A) PRESENT INTERESTS
This gives the interest holder a present right to the estate.
a) FEE SIMPLE: A fee simple is the right to use the entire parcel and to sell it. It
is of permanent duration. This is what most of us understand as “owning” a piece
of land.
b) DEFEASIBLE FEES are present estates. They are fees simple that can end, if a
certain event happens.
i. Fee Simple Determinable: These end when a stated event happens, and
ownership automatically reverts to the person who sold the land (the
“grantor.”) Example: “I grant you this land for as long as you operate a
church on it.” Look for words of duration such as: while, during, until.
ii. Fee Simple Subject to Condition Subsequent: The grantor reserves the
right to terminate the interest, but the termination does not happen
automatically. Example: “I grant you this land, provided that you do not
build a church on it.” Look for conditional words: upon condition that,
provided that.
iii. Life estate: This is an ownership interest in land that lasts as long as the
life of the person named in the grant. A life tenant is entitled to use the
land in the ordinary way, and should not commit waste on the land, as
someone else is going to own it after he or she dies. Example: “I grant you
this land until your husband dies, after which time the land belongs to my
son.”
B) FUTURE INTERESTS
This gives the interest holder a right to the estate at some point in the future.

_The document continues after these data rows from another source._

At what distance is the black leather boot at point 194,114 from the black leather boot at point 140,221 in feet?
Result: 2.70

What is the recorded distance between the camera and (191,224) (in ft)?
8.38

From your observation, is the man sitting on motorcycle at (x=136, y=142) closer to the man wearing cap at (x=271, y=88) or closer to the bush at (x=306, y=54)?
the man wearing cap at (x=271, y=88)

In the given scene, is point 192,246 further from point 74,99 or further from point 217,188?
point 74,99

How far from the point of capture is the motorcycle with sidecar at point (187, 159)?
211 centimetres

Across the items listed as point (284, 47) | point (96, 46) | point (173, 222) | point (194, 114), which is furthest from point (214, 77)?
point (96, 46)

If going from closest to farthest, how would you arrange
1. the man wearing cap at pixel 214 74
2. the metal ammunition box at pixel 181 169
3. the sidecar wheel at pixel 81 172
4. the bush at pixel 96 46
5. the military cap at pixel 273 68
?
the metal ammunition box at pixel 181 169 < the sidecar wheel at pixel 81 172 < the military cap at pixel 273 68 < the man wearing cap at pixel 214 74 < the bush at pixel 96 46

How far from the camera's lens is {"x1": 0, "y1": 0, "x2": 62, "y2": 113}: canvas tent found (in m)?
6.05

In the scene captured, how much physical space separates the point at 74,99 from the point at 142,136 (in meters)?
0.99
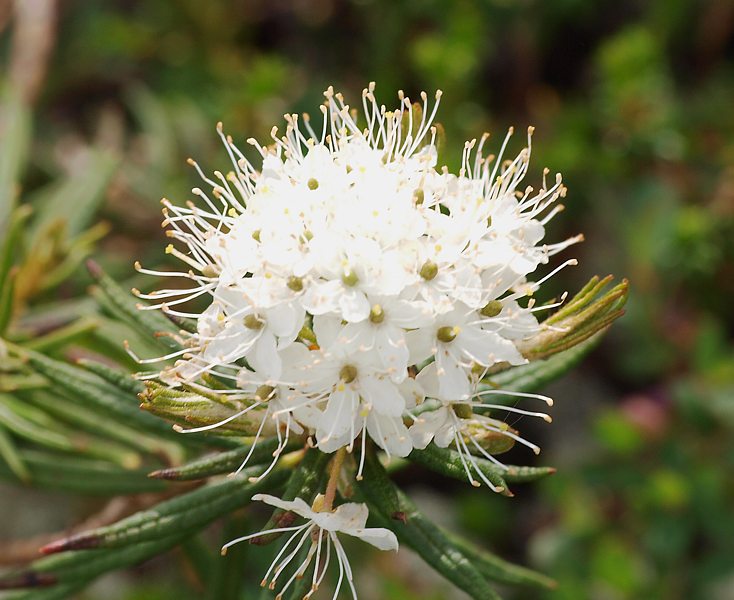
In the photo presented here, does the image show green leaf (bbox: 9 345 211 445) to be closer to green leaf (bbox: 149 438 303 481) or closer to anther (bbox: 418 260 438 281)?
green leaf (bbox: 149 438 303 481)

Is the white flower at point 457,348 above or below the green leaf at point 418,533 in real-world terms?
above

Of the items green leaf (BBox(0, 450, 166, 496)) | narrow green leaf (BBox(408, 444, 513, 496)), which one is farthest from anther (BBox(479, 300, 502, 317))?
green leaf (BBox(0, 450, 166, 496))

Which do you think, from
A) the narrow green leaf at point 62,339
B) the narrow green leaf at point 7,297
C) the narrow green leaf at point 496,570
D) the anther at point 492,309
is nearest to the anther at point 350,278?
the anther at point 492,309

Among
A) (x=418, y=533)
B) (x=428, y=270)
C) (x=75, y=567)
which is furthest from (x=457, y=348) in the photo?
(x=75, y=567)

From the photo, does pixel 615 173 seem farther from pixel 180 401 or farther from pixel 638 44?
pixel 180 401

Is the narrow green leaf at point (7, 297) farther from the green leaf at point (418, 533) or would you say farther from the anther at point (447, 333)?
the anther at point (447, 333)
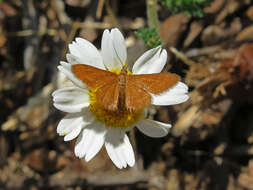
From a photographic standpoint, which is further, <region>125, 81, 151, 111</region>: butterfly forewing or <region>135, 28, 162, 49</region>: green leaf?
<region>135, 28, 162, 49</region>: green leaf

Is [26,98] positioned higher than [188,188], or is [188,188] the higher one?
[26,98]

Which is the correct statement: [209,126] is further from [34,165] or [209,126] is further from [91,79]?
[34,165]

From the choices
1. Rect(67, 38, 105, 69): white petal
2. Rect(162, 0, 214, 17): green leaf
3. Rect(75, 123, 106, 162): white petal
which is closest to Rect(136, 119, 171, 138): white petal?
Rect(75, 123, 106, 162): white petal

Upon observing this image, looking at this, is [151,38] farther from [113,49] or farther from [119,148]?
[119,148]

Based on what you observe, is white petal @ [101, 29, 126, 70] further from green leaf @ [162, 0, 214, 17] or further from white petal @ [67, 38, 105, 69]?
green leaf @ [162, 0, 214, 17]

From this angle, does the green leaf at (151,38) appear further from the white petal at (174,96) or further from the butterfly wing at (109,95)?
the butterfly wing at (109,95)

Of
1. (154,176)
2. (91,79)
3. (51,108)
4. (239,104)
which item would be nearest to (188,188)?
(154,176)

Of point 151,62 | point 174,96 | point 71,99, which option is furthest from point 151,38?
point 71,99
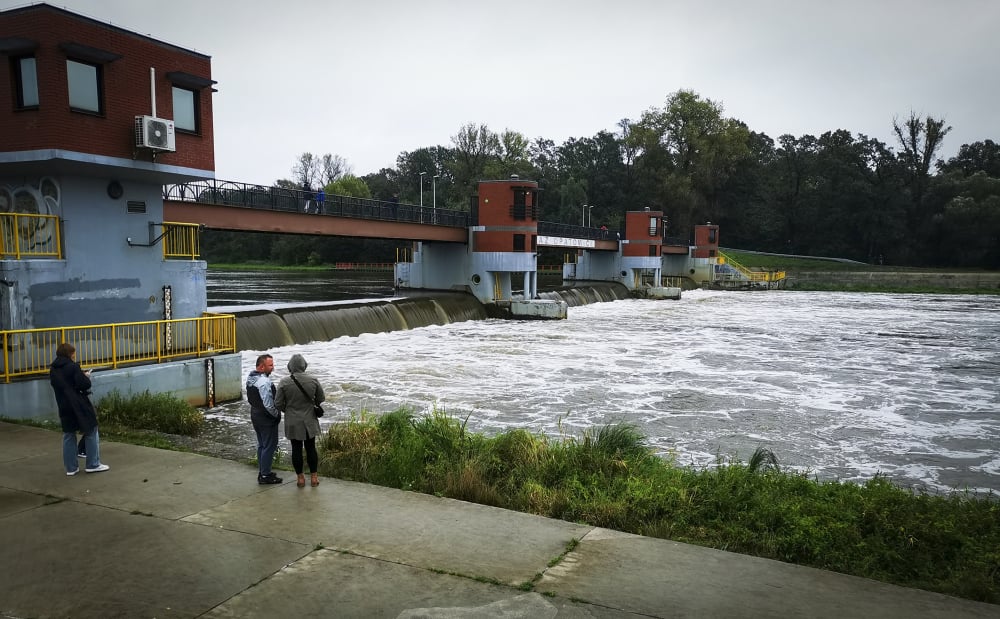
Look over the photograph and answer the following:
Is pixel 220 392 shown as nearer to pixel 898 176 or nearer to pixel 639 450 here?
pixel 639 450

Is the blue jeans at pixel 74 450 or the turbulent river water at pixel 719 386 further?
the turbulent river water at pixel 719 386

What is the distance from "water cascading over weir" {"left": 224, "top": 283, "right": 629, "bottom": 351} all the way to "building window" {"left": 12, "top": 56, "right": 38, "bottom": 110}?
1246cm

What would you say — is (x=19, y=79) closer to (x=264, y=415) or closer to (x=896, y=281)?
(x=264, y=415)

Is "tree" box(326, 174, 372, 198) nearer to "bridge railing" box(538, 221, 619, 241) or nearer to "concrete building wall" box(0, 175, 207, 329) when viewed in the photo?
"bridge railing" box(538, 221, 619, 241)

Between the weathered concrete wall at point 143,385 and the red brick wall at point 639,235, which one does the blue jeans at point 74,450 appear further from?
the red brick wall at point 639,235

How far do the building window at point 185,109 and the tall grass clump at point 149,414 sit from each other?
296 inches

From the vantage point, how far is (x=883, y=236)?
307 ft

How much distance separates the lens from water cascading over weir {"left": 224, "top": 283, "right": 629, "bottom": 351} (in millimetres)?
27969

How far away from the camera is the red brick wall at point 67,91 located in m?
15.0

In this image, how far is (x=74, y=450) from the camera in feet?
30.0

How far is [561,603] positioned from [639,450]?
5.88 meters

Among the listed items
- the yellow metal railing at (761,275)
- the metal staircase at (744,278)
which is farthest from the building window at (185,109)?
the yellow metal railing at (761,275)

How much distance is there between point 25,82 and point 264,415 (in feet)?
37.9

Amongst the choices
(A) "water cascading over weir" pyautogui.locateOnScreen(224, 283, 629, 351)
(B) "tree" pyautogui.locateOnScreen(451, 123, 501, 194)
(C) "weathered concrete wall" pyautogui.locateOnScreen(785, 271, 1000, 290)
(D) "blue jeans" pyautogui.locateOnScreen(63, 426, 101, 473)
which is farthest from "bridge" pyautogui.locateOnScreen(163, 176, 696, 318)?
(B) "tree" pyautogui.locateOnScreen(451, 123, 501, 194)
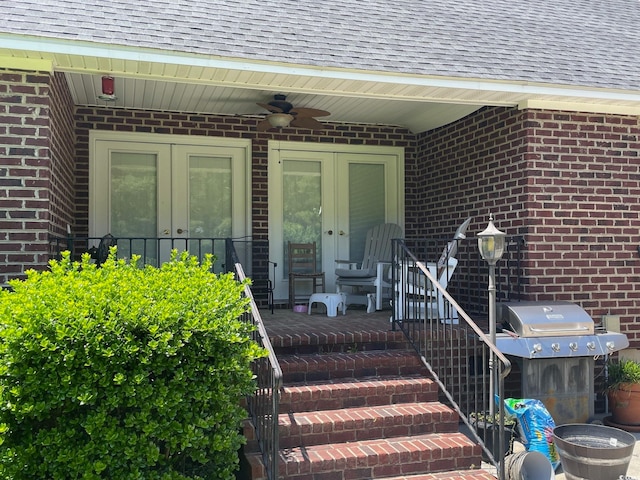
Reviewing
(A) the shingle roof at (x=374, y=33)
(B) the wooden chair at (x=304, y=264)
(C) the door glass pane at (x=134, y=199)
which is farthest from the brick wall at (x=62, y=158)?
(B) the wooden chair at (x=304, y=264)

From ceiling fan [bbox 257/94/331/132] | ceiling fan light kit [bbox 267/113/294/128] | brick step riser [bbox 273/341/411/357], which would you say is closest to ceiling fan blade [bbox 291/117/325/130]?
ceiling fan [bbox 257/94/331/132]

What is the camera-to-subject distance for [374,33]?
5789mm

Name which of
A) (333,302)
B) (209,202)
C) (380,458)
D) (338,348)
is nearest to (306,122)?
(209,202)

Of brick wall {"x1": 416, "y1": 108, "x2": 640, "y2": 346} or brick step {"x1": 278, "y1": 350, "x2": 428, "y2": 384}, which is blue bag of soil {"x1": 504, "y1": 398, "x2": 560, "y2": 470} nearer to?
brick step {"x1": 278, "y1": 350, "x2": 428, "y2": 384}

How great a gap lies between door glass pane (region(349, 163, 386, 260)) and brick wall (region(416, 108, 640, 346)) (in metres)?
2.02

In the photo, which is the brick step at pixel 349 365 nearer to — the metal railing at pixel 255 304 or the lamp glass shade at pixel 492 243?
the metal railing at pixel 255 304

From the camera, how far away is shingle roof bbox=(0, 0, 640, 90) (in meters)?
4.70

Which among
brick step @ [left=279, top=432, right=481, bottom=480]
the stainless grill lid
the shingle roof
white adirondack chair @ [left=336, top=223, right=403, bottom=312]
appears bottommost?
brick step @ [left=279, top=432, right=481, bottom=480]

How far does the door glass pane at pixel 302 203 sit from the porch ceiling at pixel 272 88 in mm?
838

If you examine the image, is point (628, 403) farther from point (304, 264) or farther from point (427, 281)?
point (304, 264)

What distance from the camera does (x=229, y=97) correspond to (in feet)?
21.7

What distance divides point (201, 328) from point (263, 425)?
3.42 ft

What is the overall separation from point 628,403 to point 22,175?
574 cm

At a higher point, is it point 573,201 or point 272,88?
point 272,88
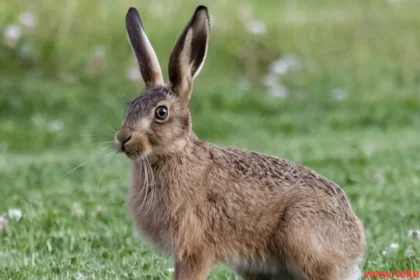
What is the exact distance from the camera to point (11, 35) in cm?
1252

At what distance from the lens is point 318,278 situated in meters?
4.45

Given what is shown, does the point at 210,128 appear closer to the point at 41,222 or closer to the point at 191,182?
the point at 41,222

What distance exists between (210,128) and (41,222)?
4.90m

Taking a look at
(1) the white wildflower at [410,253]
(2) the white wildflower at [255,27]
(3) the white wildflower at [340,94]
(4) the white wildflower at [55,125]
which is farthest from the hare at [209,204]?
(2) the white wildflower at [255,27]

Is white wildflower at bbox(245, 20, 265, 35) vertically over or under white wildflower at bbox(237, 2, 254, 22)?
under

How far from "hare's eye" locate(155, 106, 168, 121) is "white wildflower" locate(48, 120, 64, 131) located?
665 cm

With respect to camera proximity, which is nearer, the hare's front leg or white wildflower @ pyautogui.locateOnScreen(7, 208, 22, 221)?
the hare's front leg

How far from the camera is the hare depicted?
4.39 metres

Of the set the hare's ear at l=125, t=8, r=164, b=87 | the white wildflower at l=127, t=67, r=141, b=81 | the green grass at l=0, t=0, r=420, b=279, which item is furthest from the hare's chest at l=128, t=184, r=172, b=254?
the white wildflower at l=127, t=67, r=141, b=81

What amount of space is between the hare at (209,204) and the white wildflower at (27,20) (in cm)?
866

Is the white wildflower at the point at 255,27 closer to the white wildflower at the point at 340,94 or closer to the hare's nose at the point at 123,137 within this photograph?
the white wildflower at the point at 340,94

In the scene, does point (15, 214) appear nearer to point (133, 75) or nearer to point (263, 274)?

a) POSSIBILITIES OF REVERTER AND RIGHTS OF ENTRY
These are the future interests that the grantor retains when he grants a fee
simple determinable or subject to condition subsequent.
b) REVERSION
Example: If a grantor grants a life estate, when the life tenant dies, the land
reverts to the grantor.
c) REMAINDERS. This is like a reversion, but goes to a third person. Example:
the grantor might say: “I grant this land to A for life, then to B.” B has the
remainder interest.
d) EXECUTORY INTERESTS
These interests cut off a prior interest. Example: The grant might say: “I give
this land to B for life, but if B dies, then to C.” C’s interest is an executory
interest because it can cut off B’s interest.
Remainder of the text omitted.